* Problema planteado
Transcribe sin cambios el fragmento de la reseña del concierto que va desde "El viernes 9" hasta "día del festival.".

* Pasaje seleccionado
··········

El viernes 9 de noviembre, en la previa a la tormenta del siglo, la banda mexicana Zoé presentó Aztlán, su sexto álbum de estudio en un Niceto Club con entradas agotadas. La expectativa era enorme y tenía sentido: meses antes, su presentación en el Lollapalooza 2018 había sido suspendida debido al aguacero que inundó el Hipódromo de San Isidro y terminó cancelando el tercer día del festival.
En esta revancha en Palermo, algo debió fallar en términos organizativos considerando que la entrada estaba anunciada para las 20 y una hora más tarde la banda seguía probando sonido. La cola de gente doblaba Humboldt y llegaba casi hasta Avenida Córdoba. Todo hacía pensar que el show se iba a demorar bastante, pero las cosas se acomodaron como en un Tetris. El público entró para el set solista y de corte spinetteano de Bruno Albano (Banda de Turistas), vestido con una túnica digna de una película de Jodorowsky. Para las 22 h, su set ya había terminado y los mexicanos estaban a punto de irrumpir.
La cantidad de instrumentos en el escenario resultaba llamativa: dos teclados, dos baterías acústicas, una electrónica, una guitarra, un bajo y varios micrófonos. El del líder, adornado con plumas de colores en composse con una estética tradicional indígena. Zoé es una banda que necesita demasiados elementos para llevar a cabo su show. Entonces viene a la memoria el unplugged editado en 2011, Música de fondo, en el que demostraron que también pueden lograr un sonido orgánico con una economía de recursos distinta a la que están acostumbrados.
La banda aparece y la euforia de las personas se los devora; incluso en sus rostros, mientras se acomodan, persiste la sorpresa de recibir un cariño inesperado y materializado en forma de gritos. León Larregui aparece al final con cara de diablito, como tiene que ser según el manual del líder, y los aullidos se triplican. Primera impresión: sí, es fachero; bueno, muy fachero, pero quizás lo sea más en las redes sociales y con filtros. Segunda: con una pizca de imaginación Larreguí es una versión estilizada de Felipe Pigna. Tercera: a lo largo de toda la presentación advierto que no tiene mucha onda con el público. Cuarta: sus falsetes parecen los de Ale Sergi pero mucho más refinados; los integra con elegancia a su timbre natural. Última: su swing es una deuda pendiente; en el escenario se mueve de forma dispar, aleatoria, dando pasos perdidos como un alcohólico en el pico de su desconcierto (en un momento del show incluso reconoció que estaba demasiado bebido en su anterior visita a Buenos Aires años atrás). Pero esto no impidió que contagie una energía magnética. Su figura impone presencia, autoridad y seducción. Y lo sabe. Juega con ese papel como si fuera un Diego Luna más fornido, como el capo que trafica la tensión sexual de sus fans que se desesperan cada vez que se arrima al escenario, como si fuera un hechicero que convierte deseos en melodías encantatorias.

··········

* Entradas extraídas
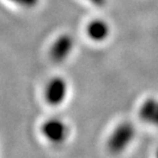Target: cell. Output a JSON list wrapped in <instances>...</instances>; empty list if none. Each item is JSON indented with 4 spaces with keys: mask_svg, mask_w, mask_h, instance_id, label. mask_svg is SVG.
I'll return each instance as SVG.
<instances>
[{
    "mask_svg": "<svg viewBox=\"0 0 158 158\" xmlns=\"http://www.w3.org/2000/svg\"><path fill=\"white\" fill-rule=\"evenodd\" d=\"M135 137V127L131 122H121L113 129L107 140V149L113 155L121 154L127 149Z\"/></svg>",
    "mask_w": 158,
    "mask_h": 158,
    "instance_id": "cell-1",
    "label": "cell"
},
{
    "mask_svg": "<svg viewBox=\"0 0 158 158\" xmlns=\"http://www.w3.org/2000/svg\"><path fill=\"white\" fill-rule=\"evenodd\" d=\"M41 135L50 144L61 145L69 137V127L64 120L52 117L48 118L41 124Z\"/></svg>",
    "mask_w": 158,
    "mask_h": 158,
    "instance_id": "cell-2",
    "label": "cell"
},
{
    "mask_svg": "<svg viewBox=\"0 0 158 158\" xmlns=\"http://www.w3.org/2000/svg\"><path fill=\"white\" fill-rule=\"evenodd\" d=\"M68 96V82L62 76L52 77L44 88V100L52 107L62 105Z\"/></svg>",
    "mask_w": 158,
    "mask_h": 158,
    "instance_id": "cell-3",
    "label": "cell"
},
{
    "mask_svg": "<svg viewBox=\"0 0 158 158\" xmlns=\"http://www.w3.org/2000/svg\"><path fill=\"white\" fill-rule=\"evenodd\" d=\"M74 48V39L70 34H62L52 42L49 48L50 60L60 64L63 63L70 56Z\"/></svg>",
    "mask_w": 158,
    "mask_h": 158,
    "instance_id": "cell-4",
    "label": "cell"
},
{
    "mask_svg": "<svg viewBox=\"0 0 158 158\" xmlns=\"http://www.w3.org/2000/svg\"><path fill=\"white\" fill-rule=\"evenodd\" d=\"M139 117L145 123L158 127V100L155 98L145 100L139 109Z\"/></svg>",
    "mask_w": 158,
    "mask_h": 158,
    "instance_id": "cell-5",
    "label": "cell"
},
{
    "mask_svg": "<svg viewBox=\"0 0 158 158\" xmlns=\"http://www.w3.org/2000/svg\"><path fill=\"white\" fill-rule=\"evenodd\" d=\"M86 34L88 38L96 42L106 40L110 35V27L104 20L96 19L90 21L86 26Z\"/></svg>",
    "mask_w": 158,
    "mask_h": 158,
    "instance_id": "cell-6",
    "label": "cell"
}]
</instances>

··········

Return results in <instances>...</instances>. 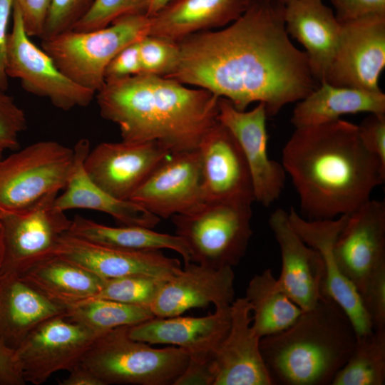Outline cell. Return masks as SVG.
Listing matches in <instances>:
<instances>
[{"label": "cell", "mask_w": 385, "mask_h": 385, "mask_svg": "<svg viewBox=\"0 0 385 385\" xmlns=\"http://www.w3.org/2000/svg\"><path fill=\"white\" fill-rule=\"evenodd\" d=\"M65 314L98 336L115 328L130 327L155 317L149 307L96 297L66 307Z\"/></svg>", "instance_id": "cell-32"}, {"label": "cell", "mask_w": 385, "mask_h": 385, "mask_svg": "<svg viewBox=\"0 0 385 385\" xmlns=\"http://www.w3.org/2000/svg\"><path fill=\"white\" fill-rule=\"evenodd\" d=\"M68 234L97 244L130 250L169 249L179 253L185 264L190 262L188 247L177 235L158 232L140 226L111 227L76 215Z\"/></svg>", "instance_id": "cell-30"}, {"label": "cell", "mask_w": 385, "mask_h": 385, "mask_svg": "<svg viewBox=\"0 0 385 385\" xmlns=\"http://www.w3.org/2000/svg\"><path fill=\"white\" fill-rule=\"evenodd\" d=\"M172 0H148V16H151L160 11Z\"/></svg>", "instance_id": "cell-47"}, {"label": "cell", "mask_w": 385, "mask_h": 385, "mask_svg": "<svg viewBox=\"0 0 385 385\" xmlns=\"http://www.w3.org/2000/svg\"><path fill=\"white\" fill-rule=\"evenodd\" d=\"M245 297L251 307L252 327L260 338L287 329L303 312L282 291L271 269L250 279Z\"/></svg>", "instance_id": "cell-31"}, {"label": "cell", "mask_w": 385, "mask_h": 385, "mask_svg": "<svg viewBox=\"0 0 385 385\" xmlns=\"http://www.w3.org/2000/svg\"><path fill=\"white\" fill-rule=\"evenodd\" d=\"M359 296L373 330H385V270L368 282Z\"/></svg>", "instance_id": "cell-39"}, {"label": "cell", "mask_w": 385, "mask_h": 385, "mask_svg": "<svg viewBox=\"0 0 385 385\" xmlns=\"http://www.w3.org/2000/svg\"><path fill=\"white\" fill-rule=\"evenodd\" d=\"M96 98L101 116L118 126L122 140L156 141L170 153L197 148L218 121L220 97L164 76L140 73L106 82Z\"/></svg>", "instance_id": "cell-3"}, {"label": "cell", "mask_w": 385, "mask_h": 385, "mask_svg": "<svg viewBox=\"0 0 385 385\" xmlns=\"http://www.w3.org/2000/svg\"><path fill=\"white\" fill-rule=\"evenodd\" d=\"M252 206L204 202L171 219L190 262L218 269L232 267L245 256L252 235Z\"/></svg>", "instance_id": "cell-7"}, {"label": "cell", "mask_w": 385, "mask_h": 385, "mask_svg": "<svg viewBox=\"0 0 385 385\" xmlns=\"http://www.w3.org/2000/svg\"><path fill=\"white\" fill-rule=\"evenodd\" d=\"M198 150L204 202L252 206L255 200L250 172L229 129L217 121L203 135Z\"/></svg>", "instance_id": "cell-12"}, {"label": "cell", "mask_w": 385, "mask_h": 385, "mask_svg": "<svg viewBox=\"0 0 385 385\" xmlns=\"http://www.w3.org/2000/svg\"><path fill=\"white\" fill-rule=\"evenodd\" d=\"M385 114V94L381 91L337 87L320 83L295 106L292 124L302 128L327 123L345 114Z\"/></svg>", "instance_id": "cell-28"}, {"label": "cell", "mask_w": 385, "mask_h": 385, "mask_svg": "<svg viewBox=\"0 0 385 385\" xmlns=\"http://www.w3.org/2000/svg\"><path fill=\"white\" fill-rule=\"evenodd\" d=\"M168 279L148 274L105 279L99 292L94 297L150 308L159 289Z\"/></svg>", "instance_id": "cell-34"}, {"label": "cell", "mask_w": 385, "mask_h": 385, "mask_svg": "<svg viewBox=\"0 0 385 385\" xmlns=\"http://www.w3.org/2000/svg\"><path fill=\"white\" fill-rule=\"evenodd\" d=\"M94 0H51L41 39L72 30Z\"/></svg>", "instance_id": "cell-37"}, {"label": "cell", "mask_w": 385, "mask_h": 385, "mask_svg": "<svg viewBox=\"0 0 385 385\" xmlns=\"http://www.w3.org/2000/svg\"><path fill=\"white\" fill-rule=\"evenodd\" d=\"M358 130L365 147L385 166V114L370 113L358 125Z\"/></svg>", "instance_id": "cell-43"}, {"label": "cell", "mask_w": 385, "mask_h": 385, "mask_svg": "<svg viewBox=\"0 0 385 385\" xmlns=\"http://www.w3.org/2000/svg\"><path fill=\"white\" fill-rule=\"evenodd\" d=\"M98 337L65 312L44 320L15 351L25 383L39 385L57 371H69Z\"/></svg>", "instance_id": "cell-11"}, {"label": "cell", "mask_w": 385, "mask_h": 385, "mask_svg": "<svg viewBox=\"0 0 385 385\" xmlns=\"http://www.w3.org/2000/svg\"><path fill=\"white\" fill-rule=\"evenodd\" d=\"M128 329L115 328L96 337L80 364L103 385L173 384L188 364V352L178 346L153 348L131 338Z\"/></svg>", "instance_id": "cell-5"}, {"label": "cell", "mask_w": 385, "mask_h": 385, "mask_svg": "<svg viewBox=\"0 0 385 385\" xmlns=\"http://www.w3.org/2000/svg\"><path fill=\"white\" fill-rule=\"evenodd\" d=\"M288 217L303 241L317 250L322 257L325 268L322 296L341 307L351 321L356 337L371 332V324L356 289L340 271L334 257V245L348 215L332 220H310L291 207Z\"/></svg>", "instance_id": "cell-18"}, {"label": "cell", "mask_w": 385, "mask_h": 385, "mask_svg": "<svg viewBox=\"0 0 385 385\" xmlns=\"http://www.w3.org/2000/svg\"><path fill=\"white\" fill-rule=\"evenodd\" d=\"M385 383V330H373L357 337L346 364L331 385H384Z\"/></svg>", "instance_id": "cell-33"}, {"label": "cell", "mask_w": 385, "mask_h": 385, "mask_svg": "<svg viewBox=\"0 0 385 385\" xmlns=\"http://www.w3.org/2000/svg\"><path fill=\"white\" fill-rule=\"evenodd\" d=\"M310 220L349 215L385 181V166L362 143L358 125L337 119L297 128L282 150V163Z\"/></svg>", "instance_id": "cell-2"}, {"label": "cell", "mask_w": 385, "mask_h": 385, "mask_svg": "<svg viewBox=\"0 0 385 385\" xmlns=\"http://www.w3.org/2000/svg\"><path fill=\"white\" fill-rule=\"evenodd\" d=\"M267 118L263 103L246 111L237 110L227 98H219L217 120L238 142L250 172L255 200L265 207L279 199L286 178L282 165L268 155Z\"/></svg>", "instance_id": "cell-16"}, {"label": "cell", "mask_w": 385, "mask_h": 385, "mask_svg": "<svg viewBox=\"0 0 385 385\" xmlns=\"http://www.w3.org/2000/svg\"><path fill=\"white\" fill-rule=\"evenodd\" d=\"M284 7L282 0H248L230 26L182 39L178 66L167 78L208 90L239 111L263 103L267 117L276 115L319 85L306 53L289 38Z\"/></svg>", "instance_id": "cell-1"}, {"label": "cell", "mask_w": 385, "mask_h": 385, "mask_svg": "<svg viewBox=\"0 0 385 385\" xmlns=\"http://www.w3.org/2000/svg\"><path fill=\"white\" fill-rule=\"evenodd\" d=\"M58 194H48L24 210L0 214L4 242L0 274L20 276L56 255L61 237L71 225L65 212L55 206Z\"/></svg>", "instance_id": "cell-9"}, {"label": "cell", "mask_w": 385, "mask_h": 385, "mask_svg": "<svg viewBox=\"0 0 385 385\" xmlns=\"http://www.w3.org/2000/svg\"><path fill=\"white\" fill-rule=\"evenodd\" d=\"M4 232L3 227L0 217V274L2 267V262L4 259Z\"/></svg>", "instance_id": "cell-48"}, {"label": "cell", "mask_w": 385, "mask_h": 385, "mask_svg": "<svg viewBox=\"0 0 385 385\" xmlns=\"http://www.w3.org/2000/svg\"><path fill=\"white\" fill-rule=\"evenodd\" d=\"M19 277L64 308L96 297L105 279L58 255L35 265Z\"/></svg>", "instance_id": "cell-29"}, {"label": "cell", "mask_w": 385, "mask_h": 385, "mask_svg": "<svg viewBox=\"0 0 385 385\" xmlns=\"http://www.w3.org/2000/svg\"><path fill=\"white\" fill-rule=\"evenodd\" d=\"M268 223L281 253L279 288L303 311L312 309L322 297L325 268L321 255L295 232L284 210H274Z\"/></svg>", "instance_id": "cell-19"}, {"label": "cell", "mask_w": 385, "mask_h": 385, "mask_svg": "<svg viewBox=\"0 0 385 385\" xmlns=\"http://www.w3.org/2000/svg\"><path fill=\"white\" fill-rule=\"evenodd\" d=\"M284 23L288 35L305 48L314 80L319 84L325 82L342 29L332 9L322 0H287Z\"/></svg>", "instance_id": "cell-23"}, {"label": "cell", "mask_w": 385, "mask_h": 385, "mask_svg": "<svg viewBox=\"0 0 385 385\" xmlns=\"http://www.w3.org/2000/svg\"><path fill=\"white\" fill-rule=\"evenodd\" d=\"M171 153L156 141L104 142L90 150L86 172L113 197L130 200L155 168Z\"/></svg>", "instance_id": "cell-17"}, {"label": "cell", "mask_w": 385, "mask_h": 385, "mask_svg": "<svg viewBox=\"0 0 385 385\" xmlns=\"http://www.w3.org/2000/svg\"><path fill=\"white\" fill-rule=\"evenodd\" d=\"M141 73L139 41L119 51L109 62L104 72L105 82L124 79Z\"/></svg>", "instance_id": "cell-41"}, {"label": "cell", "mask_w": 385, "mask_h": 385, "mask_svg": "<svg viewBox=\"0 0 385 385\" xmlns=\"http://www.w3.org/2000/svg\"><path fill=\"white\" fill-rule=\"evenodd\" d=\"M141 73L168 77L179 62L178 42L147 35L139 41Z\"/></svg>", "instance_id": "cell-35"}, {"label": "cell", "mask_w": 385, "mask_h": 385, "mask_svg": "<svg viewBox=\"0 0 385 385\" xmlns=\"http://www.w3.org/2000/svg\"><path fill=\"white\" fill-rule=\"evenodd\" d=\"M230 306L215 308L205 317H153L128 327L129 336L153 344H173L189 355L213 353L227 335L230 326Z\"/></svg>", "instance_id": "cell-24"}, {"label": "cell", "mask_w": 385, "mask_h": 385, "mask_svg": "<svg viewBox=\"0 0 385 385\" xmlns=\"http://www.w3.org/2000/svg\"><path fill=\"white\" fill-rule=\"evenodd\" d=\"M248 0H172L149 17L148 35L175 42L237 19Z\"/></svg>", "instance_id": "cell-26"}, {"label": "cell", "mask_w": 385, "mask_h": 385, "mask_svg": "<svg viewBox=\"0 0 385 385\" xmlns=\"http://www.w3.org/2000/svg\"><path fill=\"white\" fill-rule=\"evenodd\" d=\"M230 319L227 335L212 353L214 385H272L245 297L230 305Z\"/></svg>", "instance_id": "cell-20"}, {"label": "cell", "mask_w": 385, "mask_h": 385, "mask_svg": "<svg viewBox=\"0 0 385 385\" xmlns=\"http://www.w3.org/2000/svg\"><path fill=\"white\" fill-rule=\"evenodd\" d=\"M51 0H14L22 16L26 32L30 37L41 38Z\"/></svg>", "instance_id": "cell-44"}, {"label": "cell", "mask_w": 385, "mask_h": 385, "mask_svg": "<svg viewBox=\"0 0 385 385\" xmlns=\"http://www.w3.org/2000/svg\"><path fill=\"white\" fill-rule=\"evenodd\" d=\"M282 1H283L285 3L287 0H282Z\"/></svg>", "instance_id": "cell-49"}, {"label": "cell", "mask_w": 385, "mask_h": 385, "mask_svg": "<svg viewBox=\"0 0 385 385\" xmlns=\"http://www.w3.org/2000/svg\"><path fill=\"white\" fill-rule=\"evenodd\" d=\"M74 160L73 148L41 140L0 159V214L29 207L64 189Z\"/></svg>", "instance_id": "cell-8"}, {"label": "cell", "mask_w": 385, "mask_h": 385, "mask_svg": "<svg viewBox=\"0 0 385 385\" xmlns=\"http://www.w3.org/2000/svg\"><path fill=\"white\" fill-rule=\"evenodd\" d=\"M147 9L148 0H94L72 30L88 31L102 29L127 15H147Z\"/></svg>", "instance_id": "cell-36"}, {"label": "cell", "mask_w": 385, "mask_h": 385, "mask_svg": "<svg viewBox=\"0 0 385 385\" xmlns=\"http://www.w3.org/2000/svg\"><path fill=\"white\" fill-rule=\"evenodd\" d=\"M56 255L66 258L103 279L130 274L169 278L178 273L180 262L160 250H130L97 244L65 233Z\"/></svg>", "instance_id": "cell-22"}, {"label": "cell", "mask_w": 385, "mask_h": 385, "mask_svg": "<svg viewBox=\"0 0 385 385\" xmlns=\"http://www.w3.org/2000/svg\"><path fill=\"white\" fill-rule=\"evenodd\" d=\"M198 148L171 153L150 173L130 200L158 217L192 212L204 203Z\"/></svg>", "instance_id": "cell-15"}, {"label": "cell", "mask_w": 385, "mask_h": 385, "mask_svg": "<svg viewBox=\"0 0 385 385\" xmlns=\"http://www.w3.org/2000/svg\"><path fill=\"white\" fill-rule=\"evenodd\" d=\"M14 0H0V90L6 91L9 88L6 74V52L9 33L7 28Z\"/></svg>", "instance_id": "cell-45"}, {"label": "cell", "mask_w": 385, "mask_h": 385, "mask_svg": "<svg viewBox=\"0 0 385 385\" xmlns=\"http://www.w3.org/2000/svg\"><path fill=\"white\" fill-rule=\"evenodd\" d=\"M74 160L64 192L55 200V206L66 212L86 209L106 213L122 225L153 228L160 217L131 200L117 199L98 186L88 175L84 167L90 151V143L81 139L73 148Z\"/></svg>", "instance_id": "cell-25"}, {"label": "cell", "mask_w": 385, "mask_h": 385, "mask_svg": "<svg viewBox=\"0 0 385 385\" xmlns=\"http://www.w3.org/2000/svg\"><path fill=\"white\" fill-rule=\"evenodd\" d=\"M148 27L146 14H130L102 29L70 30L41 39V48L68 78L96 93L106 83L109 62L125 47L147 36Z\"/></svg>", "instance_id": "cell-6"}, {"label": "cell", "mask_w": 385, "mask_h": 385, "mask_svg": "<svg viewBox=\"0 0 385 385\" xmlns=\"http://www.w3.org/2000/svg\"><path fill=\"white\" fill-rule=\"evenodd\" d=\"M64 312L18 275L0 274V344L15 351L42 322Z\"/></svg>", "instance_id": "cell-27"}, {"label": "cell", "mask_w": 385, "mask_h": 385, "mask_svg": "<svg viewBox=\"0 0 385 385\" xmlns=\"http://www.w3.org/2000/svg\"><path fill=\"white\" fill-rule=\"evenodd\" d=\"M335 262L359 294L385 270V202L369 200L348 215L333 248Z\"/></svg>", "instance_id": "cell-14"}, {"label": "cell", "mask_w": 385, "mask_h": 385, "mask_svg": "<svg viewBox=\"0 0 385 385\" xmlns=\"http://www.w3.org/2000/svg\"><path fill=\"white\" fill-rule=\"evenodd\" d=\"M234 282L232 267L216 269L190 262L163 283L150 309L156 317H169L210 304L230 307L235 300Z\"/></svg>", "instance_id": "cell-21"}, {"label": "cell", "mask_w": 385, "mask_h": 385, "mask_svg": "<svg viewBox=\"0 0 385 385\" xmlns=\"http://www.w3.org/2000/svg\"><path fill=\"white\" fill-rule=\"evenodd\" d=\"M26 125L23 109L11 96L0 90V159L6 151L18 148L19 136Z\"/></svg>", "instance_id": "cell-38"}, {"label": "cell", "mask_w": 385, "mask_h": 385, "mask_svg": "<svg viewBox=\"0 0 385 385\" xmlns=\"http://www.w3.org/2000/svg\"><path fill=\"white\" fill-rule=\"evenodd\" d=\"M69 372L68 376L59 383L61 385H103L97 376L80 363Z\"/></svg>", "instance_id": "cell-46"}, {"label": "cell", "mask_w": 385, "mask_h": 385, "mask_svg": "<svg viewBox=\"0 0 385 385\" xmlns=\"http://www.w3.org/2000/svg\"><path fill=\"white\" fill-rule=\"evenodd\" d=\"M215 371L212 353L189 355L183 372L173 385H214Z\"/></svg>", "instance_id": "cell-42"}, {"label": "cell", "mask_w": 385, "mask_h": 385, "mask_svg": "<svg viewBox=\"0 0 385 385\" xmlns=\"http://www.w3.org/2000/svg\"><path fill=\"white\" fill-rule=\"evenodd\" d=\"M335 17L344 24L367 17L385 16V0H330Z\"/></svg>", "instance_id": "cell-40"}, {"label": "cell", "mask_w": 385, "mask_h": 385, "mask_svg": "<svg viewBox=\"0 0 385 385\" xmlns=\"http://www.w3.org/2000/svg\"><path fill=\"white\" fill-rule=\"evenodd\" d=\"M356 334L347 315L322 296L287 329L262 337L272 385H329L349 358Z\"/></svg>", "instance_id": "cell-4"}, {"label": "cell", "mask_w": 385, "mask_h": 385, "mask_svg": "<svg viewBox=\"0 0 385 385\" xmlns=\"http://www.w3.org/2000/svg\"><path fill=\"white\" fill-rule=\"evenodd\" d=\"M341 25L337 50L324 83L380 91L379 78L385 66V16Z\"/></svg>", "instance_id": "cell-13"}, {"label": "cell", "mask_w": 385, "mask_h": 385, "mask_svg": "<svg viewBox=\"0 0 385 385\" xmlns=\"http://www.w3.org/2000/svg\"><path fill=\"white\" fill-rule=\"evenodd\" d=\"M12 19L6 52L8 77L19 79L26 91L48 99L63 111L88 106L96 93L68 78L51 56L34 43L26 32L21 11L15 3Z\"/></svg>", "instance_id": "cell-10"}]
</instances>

··········

* Respuesta al problema
El viernes 9 de noviembre, en la previa a la tormenta del siglo, la banda mexicana Zoé presentó Aztlán, su sexto álbum de estudio en un Niceto Club con entradas agotadas. La expectativa era enorme y tenía sentido: meses antes, su presentación en el Lollapalooza 2018 había sido suspendida debido al aguacero que inundó el Hipódromo de San Isidro y terminó cancelando el tercer día del festival.